The problem:
Locate the line that contains "Between (x=84, y=373)". Print it and each following line through the end of the listing, verbatim, and nothing more.

Data listing:
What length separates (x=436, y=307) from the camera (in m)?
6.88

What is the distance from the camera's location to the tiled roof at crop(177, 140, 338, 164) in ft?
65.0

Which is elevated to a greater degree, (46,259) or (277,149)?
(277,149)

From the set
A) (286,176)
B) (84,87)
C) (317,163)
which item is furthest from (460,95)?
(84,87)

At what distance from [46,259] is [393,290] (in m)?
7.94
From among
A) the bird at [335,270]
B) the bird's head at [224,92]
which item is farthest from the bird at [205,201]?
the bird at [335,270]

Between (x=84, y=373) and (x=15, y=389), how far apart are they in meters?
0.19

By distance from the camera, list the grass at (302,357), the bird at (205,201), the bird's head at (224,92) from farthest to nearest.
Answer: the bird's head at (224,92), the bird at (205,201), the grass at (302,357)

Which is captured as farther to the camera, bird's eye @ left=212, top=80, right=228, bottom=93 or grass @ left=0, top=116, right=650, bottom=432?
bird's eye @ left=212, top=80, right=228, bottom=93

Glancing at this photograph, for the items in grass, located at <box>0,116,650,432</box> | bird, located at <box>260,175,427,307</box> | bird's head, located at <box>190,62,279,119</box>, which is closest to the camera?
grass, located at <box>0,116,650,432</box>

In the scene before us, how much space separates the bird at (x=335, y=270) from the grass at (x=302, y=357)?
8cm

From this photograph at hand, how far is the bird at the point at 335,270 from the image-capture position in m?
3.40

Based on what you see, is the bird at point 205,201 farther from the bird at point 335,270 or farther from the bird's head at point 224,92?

Task result:
Between (x=84, y=373) and (x=15, y=389), how far apart are they in meters?
0.19

By distance from the camera, list the grass at (302,357), the bird at (205,201), the bird's head at (224,92) from farthest to nearest.
Answer: the bird's head at (224,92), the bird at (205,201), the grass at (302,357)

Which is captured as farther to the camera, bird's eye @ left=212, top=80, right=228, bottom=93 or grass @ left=0, top=116, right=650, bottom=432?
bird's eye @ left=212, top=80, right=228, bottom=93

Glancing at this photograph, for the items in grass, located at <box>0,116,650,432</box> | bird, located at <box>260,175,427,307</box> | bird's head, located at <box>190,62,279,119</box>, which is closest to the camera?
grass, located at <box>0,116,650,432</box>

In the scene before us, how much space separates the bird at (x=335, y=270) from the grass at (x=302, y=357)?
8cm

From this photograph at hand, how far is the bird at the point at 335,270 from the image-capture position in m?
3.40

Based on what you see, is the bird at point 205,201 farther from the bird at point 335,270 or farther from the bird's head at point 224,92?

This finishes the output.